Exercise brief:
In the forum thread below, what outcome does BlueMonk predict?

Source extract:
.....
Tell me...what should a shareholder do when the find out that the officers of a corporation they have invested in has taken actions that hurt the corporation, imperil the shareholder's investment and in many cases personally benefit those officers? Should they write a nasty letter? Show up at the shareholder's meeting and hold up a sign?


----------



## BlueMonk (Oct 29, 2007)

Wonder how many of those sueing really examined what the merger promised??? Cutting 22% of the workforce and consolidating back office is not going to make up for the years of overspending by both companies. Bankruptcy is my prediction.


----------



## Richard King (Mar 25, 2002)
.....
[Rows from a spatial reasoning dataset]
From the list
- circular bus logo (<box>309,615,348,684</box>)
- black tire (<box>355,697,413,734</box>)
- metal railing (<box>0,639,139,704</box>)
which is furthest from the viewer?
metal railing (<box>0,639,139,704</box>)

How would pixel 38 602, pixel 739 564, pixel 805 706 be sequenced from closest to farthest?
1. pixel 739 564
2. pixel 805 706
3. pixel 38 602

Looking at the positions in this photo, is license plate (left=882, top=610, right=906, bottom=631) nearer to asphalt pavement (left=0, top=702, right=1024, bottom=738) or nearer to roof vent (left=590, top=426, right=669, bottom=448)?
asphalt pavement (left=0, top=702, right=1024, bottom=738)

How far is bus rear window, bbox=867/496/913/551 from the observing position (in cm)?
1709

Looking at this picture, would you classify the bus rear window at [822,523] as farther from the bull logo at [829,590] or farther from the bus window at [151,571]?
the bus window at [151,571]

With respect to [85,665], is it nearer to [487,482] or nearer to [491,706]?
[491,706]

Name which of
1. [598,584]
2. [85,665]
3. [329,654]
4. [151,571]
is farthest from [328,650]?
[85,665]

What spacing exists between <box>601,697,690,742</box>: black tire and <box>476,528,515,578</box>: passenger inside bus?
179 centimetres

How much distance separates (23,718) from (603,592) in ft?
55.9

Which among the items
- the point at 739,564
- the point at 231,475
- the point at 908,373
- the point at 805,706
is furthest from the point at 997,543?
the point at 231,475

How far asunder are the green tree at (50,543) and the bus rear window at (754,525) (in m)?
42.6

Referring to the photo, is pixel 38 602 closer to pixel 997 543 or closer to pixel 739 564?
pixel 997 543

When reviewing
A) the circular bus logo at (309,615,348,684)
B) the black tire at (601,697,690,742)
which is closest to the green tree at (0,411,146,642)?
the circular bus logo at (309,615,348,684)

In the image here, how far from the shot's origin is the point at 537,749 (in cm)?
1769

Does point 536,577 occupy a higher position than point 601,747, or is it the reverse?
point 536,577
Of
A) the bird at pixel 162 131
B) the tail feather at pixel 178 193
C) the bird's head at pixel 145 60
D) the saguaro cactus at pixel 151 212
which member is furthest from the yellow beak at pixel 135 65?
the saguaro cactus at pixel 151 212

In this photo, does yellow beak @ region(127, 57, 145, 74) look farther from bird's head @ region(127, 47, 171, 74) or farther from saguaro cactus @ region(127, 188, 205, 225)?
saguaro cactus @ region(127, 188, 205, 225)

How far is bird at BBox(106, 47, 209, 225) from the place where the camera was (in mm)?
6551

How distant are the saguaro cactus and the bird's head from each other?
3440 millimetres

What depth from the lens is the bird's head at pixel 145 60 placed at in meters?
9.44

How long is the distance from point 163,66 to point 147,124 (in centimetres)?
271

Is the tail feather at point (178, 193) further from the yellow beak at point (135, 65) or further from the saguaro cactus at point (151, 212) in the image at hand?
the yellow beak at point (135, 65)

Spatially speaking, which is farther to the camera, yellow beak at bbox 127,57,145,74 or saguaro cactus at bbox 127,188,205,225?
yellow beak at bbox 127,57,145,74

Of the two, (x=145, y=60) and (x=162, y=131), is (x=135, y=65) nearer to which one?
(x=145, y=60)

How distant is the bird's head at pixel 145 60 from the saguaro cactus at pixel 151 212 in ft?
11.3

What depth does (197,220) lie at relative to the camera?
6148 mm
.....
Solution to this task:
Bankruptcy.